** Excerpt provided **
--- --- ---
Our genetic material comes in chunks called chromosomes, the ends of which are capped with repetitive DNA sequences called telomeres. Every time DNA is replicated to make new cells bits of the telomeres are lost – so they get shorter – and eventually this turns on a stress signal that puts a stop to further cell reproduction. So, the older you get the shorter your telomeres become and when that stops you making more cells you conk out. Lurking within our chromosomes is a gene that can stop this happening: it encodes an enzyme called, of course, telomerase that extends chromosome caps. But, you exclaim, a well-known feature of cancer cells is that they are ‘immortal’ – so they must find a way of switching on the telomerase gene that in normal cells is turned off to ensure that we don’t hang around too long. And indeed most of them do – which highlights another of life’s balancing acts: telomerase off = finite life-span, telomerase on = cancer.
Putting a cap on it
Human telomeres contain thousands of repeats of the 6-base sequence TTAGGG that cap the ends of chromosomes. To prevent these being worn away and enable cells to become ‘immortal’, the genetic mayhem that characterizes tumours usually includes a means of activating telomerase. However, you won’t be surprised to find that extending telomeres is a complicated business and the telomerase enzyme is just one bit of a multi-component molecular machine that does the job. One of the bits is a protein by the name of POT (POT1 to be precise) and a Spanish group have just shown that mutations in POT1 occur in chronic lymphocytic leukemia. Normal POT1 acts as a negative regulator that suppresses telomere extension: mutations in POT1 permit telomere extension and also enable chromosomes to fuse end-to-end with one another – a common type of genetic damage in leukemia. It appears that, although POT1 mutations are quite rare, they occur only in the clinically aggressive subtype of CLL – so they provide not only a new potential drug target but also a prognostic indicator.
Incidentally, despite what you might think, ‘cancer genes’, i.e. genes that by acting abnormally (as a result of suffering some sort of mutation, either in themselves or indirectly) can help to drive cancer development, have names that are very sensible and logical. Thus POT1 stands for protection of telomere – and it’s POT1 just in case a close rello turns up – which would be POT2.
Ramsay, A.J. et al., (2013). POT1 mutations cause telomere dysfunction in chronic lymphocytic leukemia. Nature Genetics 45, 526–530.
--- --- ---
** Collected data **
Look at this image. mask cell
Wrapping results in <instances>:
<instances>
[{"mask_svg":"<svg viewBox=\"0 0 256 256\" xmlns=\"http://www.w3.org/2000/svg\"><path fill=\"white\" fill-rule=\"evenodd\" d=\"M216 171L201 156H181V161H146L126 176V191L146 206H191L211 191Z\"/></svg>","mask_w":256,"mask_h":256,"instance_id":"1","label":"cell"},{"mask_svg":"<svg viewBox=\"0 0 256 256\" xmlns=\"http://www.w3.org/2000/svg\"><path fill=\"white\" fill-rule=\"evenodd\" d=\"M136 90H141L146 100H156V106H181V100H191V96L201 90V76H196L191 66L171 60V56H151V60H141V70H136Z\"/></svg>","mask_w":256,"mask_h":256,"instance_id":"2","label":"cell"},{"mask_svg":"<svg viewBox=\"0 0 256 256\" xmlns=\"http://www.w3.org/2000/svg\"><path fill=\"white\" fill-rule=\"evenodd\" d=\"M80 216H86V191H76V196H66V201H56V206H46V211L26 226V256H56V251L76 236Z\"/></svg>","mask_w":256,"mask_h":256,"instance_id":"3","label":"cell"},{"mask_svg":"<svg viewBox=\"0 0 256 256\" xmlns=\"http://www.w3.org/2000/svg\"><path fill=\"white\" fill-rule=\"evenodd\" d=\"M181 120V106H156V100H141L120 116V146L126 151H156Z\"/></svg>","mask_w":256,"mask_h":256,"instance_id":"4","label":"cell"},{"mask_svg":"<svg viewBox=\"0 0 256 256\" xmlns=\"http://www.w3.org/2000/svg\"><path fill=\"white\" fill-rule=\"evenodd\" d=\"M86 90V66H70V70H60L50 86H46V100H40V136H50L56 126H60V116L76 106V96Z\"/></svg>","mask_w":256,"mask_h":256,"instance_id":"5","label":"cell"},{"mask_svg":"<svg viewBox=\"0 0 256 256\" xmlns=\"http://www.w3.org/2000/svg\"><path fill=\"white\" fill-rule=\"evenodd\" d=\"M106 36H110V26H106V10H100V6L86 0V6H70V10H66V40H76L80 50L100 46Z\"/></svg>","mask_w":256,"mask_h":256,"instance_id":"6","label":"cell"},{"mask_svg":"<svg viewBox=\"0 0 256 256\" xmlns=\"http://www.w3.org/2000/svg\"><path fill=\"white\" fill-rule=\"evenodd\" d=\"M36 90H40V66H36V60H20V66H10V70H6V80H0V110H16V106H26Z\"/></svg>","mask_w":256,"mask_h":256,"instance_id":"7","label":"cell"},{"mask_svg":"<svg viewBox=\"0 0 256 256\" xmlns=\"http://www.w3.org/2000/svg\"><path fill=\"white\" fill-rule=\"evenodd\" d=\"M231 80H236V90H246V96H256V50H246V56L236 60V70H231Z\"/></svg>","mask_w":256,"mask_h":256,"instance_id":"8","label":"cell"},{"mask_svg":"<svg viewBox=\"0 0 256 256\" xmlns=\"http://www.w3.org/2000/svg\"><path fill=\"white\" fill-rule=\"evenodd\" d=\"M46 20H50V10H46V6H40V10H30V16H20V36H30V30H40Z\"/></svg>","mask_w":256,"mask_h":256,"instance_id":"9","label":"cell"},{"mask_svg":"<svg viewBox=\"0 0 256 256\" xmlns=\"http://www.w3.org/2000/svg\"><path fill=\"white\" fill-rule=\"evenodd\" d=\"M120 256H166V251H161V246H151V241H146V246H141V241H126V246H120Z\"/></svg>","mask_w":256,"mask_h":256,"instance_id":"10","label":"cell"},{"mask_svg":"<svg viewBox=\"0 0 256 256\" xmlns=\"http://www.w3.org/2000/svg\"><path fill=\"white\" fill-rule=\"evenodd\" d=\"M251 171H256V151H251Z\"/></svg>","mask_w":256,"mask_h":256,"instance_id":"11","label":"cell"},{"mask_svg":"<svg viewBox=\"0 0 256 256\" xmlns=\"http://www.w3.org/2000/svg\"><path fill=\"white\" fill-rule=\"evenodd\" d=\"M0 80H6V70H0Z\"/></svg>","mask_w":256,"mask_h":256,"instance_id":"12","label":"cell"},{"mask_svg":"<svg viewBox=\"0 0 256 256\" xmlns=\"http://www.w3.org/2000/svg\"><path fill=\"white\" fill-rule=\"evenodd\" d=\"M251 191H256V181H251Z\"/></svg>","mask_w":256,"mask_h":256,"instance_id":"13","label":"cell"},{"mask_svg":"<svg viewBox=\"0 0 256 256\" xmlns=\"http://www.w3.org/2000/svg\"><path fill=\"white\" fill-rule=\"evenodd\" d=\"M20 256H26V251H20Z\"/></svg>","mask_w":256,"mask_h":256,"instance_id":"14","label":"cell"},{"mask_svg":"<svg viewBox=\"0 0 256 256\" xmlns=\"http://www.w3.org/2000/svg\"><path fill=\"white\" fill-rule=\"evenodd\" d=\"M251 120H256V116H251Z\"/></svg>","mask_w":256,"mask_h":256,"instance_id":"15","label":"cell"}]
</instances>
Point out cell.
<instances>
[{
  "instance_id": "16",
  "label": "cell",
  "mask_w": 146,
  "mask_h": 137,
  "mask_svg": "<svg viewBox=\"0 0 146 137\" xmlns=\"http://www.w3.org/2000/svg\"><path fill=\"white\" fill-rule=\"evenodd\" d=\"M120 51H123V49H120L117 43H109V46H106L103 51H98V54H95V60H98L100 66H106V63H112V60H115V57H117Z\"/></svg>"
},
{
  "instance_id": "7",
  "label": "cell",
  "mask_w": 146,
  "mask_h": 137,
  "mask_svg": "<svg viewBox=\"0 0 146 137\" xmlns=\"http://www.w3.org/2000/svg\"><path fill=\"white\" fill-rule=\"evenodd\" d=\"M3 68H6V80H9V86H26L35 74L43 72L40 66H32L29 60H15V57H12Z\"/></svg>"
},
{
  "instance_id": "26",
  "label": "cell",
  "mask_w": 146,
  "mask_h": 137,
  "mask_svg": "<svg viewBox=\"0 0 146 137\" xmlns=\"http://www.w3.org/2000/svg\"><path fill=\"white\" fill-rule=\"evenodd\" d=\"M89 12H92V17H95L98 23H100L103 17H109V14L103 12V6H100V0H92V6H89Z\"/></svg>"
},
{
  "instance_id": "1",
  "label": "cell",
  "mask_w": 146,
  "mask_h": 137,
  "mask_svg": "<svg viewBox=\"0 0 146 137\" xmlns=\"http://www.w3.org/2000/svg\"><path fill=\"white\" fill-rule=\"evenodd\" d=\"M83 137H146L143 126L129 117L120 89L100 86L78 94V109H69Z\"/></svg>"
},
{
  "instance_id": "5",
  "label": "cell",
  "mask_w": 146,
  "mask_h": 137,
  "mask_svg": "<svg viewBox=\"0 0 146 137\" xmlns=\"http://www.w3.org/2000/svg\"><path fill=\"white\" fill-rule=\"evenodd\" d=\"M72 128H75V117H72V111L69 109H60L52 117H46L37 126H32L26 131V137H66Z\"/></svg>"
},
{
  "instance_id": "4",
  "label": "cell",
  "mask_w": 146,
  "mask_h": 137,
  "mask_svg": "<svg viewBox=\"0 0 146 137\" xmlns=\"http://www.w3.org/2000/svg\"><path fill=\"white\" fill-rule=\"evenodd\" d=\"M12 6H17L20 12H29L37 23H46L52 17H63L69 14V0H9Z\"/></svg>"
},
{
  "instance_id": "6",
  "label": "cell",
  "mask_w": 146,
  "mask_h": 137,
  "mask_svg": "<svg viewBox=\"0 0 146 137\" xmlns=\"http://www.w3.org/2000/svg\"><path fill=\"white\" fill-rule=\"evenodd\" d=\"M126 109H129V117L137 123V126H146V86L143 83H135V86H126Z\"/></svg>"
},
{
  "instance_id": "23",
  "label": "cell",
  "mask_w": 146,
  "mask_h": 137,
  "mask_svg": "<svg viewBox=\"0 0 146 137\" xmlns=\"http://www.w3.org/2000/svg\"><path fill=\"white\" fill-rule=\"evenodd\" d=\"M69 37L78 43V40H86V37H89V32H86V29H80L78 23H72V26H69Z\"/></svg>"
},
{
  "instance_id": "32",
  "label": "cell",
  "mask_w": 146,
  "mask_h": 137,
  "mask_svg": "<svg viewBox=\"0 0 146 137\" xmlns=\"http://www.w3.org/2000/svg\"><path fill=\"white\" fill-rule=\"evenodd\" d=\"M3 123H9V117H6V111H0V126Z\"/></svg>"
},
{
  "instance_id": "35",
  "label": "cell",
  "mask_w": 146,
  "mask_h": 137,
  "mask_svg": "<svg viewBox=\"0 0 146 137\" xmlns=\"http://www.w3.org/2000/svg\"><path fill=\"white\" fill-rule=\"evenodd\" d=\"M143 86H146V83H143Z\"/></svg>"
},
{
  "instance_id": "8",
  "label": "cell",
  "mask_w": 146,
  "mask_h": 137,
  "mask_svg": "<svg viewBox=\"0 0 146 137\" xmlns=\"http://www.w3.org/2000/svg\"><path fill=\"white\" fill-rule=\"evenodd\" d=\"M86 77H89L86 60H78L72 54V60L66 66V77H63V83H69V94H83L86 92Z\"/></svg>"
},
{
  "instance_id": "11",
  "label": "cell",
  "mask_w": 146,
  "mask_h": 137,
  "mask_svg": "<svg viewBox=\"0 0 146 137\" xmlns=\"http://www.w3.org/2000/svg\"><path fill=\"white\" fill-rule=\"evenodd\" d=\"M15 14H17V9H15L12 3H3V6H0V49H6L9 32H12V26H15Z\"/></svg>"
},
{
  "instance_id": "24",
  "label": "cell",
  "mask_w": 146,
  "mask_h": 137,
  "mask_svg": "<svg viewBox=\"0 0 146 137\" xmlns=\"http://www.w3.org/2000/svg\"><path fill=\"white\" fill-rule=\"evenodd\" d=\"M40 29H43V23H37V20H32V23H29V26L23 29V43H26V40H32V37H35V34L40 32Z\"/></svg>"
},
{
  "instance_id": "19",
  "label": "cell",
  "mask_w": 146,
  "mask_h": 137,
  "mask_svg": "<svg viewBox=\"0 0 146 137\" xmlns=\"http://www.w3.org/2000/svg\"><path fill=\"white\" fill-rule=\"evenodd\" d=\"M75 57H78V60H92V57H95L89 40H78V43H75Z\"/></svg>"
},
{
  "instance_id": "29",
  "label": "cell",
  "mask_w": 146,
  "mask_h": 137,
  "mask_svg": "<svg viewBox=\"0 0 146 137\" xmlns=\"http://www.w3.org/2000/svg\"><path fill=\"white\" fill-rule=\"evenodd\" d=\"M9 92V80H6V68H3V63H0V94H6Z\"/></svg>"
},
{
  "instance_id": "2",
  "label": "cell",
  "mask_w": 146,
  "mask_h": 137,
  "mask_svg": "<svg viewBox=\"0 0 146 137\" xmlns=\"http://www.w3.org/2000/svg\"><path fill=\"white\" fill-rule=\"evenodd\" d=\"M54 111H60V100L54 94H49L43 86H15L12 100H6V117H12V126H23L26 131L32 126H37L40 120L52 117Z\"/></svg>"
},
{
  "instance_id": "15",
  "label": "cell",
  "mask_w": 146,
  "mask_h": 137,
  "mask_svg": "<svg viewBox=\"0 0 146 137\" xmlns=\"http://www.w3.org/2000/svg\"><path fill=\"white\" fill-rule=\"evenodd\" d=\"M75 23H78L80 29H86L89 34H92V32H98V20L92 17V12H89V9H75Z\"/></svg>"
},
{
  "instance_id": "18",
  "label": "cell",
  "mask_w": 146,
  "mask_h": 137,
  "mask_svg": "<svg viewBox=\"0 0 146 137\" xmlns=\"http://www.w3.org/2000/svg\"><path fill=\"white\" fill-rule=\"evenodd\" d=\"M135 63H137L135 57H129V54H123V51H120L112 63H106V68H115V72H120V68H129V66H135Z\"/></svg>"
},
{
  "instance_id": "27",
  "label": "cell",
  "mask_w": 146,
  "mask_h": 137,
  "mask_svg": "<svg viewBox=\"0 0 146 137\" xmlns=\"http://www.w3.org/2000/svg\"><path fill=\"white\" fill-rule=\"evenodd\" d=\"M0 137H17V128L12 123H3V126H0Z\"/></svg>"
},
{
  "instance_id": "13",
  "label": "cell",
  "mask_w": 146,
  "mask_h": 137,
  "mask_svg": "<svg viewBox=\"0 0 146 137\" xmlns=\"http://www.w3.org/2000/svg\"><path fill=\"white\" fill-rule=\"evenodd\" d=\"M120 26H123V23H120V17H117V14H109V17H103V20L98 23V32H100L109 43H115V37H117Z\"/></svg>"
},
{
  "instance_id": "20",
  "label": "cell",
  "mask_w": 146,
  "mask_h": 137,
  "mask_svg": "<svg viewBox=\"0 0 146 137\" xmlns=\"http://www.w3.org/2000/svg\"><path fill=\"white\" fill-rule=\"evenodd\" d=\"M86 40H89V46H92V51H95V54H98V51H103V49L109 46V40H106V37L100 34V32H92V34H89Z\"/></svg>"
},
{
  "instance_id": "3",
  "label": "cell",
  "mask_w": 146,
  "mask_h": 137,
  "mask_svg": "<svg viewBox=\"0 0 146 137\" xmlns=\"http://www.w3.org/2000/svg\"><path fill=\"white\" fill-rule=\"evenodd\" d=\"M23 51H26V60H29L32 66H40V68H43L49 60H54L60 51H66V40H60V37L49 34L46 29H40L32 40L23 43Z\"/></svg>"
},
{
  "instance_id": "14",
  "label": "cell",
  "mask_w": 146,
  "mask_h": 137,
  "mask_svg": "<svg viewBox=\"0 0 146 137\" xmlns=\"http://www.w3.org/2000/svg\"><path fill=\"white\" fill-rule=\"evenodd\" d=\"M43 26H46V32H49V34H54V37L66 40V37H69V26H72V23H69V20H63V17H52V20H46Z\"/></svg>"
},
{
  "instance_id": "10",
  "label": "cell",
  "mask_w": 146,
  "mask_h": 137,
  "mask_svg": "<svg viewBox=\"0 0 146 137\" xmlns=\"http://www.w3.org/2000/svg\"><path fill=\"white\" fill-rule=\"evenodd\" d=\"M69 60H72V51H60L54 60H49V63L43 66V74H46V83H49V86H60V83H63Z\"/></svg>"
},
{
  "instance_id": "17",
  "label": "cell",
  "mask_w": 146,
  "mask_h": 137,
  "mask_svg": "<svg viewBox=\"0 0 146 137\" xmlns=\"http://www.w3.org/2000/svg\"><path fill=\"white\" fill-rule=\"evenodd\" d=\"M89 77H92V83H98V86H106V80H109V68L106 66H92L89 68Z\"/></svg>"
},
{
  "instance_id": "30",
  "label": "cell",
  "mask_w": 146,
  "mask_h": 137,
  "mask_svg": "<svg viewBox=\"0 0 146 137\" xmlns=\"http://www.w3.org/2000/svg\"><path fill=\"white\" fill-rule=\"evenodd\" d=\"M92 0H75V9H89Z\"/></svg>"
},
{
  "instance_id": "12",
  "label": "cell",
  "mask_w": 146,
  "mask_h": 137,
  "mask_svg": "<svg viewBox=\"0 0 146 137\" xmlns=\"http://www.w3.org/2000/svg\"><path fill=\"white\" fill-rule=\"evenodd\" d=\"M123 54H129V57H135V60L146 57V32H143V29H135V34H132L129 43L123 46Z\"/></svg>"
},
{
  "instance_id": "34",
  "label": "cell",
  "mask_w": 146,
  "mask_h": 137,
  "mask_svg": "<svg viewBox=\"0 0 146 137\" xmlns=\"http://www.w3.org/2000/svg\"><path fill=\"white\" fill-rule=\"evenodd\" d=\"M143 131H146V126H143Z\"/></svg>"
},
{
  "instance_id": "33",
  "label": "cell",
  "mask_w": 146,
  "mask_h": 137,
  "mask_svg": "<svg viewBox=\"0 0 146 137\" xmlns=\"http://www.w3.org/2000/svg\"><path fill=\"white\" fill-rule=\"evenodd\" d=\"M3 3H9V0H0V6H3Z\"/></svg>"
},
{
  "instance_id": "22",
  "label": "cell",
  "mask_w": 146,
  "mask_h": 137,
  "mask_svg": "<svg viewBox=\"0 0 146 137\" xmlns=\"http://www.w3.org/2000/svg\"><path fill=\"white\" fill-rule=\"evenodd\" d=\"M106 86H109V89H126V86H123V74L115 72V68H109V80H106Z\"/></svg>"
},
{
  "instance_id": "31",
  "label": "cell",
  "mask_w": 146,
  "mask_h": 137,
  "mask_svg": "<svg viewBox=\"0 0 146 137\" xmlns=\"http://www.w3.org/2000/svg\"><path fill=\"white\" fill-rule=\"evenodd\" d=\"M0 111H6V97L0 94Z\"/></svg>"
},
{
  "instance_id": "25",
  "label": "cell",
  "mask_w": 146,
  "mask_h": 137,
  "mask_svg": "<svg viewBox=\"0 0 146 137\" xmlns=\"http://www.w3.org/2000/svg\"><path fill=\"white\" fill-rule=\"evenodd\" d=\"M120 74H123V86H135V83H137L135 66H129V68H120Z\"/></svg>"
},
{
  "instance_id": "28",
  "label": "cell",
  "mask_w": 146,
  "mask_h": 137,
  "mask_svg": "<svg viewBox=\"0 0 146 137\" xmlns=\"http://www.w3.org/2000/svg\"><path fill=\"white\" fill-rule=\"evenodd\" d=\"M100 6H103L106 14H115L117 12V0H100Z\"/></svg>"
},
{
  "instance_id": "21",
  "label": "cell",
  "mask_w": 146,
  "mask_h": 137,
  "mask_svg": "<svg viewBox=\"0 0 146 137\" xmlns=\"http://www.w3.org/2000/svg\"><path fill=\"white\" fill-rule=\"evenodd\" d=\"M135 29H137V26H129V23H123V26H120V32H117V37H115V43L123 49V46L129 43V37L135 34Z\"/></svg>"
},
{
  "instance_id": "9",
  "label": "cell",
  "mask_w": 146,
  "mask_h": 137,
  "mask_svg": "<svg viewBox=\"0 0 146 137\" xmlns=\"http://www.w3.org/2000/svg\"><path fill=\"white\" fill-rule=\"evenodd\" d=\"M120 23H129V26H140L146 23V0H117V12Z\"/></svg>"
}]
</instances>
--- --- ---
** Exercise prompt **
Reproduce word for word the passage of the telomere article between "Incidentally, despite what" and "would be POT2.", inclusive.

** Answer area **
Incidentally, despite what you might think, ‘cancer genes’, i.e. genes that by acting abnormally (as a result of suffering some sort of mutation, either in themselves or indirectly) can help to drive cancer development, have names that are very sensible and logical. Thus POT1 stands for protection of telomere – and it’s POT1 just in case a close rello turns up – which would be POT2.